Service Dogs are dogs that are either formally trained in training school or formally trained by the owner themselves. The dog is taught specific tasks to assist with a person with disabilities and they must comply with ASA guidelines. This includes Guide Dogs for The Blind, Hearing Dogs, Balance Dogs, Seizure Alert Dogs and more. The general public may NOT interact with a service dog nor should the general public allow their dog to bark at Service Dogs.

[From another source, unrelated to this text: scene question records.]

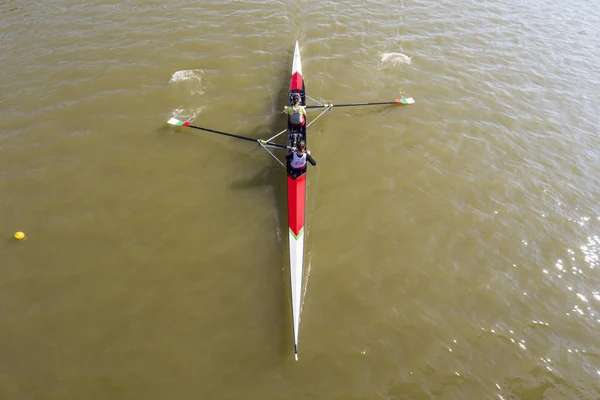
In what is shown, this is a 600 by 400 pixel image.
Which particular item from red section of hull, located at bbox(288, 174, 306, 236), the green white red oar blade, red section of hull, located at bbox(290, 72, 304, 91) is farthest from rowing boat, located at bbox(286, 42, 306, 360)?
the green white red oar blade

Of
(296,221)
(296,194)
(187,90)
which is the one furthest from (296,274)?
(187,90)

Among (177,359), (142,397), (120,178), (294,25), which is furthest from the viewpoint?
(294,25)

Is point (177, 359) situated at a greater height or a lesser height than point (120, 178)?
lesser

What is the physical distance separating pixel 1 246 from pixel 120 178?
3474 mm

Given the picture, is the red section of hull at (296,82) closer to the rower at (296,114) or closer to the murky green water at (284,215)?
the murky green water at (284,215)

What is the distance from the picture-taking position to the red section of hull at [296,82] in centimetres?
1360

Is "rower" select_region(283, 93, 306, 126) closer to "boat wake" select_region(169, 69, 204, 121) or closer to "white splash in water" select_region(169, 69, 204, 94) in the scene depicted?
"boat wake" select_region(169, 69, 204, 121)

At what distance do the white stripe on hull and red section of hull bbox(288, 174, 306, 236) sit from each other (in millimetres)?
233

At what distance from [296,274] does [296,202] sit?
2.17 meters

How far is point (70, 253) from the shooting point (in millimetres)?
9281

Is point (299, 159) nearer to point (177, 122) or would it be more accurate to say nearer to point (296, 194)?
point (296, 194)

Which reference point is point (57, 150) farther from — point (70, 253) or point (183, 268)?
point (183, 268)

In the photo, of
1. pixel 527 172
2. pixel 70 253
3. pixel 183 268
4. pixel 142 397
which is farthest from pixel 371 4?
pixel 142 397

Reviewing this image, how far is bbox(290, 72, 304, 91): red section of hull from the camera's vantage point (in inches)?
535
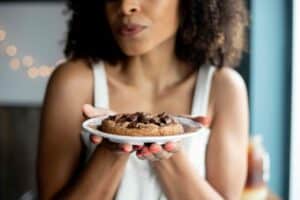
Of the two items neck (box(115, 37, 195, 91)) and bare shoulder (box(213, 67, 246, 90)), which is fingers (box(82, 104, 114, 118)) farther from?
bare shoulder (box(213, 67, 246, 90))

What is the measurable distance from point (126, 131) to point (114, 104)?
237 mm

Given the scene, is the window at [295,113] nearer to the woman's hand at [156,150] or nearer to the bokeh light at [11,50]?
the woman's hand at [156,150]

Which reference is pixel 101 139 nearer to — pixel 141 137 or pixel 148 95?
pixel 141 137

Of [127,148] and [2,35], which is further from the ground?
[2,35]

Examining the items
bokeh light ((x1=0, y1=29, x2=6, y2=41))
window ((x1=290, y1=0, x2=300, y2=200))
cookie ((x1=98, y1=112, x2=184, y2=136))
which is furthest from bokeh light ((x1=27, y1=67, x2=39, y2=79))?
cookie ((x1=98, y1=112, x2=184, y2=136))

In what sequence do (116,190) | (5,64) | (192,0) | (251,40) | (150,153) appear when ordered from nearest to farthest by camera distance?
(150,153)
(116,190)
(192,0)
(251,40)
(5,64)

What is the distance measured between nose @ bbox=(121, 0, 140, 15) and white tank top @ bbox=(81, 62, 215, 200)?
0.18 m

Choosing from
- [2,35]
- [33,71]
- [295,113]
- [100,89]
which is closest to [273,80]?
[295,113]

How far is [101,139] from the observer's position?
83cm

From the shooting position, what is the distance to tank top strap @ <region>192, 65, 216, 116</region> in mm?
996

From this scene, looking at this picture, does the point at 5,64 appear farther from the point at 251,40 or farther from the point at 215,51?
the point at 215,51

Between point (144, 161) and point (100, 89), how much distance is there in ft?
0.57

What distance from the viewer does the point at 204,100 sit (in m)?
1.00

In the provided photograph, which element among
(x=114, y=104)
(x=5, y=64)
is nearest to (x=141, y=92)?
(x=114, y=104)
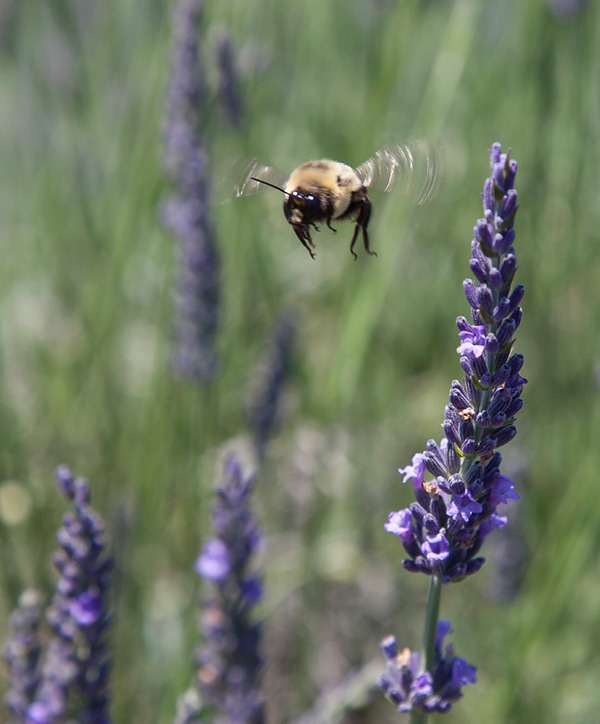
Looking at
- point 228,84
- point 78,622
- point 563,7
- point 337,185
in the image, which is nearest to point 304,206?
point 337,185

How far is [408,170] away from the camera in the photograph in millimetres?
2012

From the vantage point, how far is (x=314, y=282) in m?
4.56

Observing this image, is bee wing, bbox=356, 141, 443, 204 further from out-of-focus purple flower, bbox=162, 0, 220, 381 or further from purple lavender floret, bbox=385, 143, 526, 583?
out-of-focus purple flower, bbox=162, 0, 220, 381

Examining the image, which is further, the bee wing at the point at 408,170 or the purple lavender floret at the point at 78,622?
the bee wing at the point at 408,170

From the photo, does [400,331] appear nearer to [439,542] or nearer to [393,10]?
[393,10]

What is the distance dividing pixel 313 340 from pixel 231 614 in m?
2.43

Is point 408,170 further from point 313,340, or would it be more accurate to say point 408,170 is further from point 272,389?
point 313,340

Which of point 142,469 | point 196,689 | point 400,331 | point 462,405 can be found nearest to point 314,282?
point 400,331

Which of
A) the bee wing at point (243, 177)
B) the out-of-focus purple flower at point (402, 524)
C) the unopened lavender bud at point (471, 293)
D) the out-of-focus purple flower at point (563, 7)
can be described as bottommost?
the out-of-focus purple flower at point (402, 524)

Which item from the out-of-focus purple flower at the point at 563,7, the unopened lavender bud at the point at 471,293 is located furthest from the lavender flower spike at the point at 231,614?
the out-of-focus purple flower at the point at 563,7

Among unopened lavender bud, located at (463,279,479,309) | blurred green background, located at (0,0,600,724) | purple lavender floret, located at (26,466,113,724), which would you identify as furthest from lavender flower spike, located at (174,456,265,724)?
unopened lavender bud, located at (463,279,479,309)

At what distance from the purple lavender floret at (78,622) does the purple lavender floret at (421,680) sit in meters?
0.55

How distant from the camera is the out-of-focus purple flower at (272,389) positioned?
3.22 meters

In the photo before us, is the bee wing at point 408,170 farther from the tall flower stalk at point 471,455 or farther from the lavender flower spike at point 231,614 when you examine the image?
the lavender flower spike at point 231,614
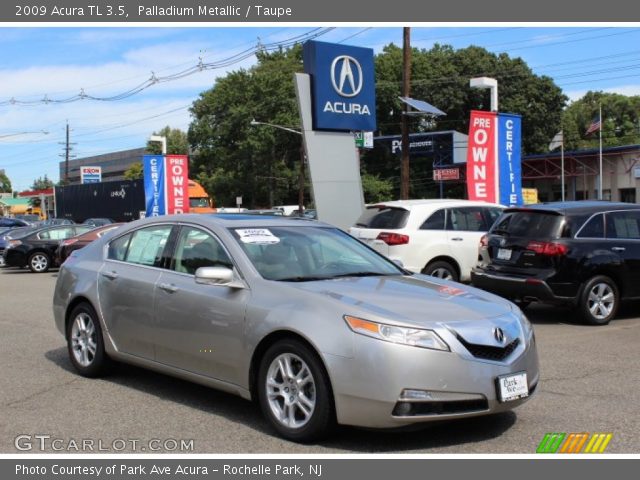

One comment I will make is that there has been a huge amount of fraudulent uses of “Service Dog” amongst pet owners. This is a huge pet peeve of mine and not to mention that it is illegal and selfish. Therapy pets ARE NOT considered Service Dogs. There are three sets of Federal statutes that allow an owner to be accompanied by their service animal. The Americans with Disabilities Act, the Fair Housing Act and the Air Carrier Access Act. http://dogtime.com/trending/29963-speak-fight-service-dog-fraud

Herding Dogs

Herding Dogs stalk, jump of the backs of, nip various kinds of livestock from ducks, sheep, reindeer and cattle. Their main purpose in life is to control the movement of other animals. Some are guarding the flock, like the Komondor.

Search and Rescue Dogs

Search and Rescue Dogs are any breed of dog that has the talent for agility, heightened sense of smell and hearing. Dogs can detect avalanche victims, track and find lost people, track down human remains above and under water. Some have talent for specific environments like the Newfoundland Dog that does water rescues. There are tracking dogs and air scent dogs, one follows a trail and the other finds people where ever they are.

Therapy Assistance Dogs

Therapy Assistance Dogs are any breed of dog and usually is a companion animal that is then trained by the owner and then certified to visit hospices, nursing homes and hospitals to bring comfort and emotional support to the sick or injured patients at these facilities. Kudos, to my dear friend Liz Woodbury, for doing this work with her dogs.

Military Dogs

Military Dogs are similar to police dogs. They can be trained to mine detection, track people, scout out locations/buildings before entry of unit, and used as ‘guard dogs’ / sentries.

Detection Dogs

Detection Dogs are any breed of dog that have a very specific ability smell either a particular substance or a cluster of substances which may include illegal produce brought in at ports of entry, illegal drugs, explosives and such. An example is an arson dog detecting accelerants at a fire investigation. Some dogs are trained for cancer detection, bed bugs, finding truffles and even used in the conservation field research by finding buried sea turtle eggs or specific animal scat.

Police Dogs

Police Dogs can be any breed depending on the job they are to be used in. From Chihuahuas, Labradors, Pit Bulls and the popular Malinois. They can be taught to chase and hold a criminal from escaping. They can be trained for identifying perpetrators in a line up (‘match to sample’ like the police dogs in Denmark ). Police dogs can also branch out into Detection Dog work like sniffing out substances.

Sled Dogs

Sled Dogs started with a specific type of dog and in the most recent years have been cross-bred to other endurance type running dogs to improve long-distance runs. Initially, the Canadian Inuit Dogs were the main transport of the northern people for thousands of years. Some mixes used are: Siberian Husky, Malamute, Samoyed, and Chinook. Their main instinct is to pull. Sled Dogs were used for explorers, prospectors, trappers, doctors, mail, supplies, etc. Nowadays the most popular event is the Iditarod race up in Alaska. The International Sled Dog Veterinary Medical Association has laid out specific criteria for a dog to meet to be entered into a competitive race.

Hunting Dogs

Hunting Dogs is probably the longest form of working dog people have had. Hunters and dogs appear in ancient cave paintings all around the world. There are 30 officially recognized sporting group breeds that fall into three main categories: terriers, gun dogs, and hounds. The North American Versatile Hunting Dog Association has a method of testing a dog’s ability in the field and have tests for various stages of maturity of the dog. The purpose is to assess a dog’s natural abilities such as: scenting, tracking, pointing, desire and cooperation.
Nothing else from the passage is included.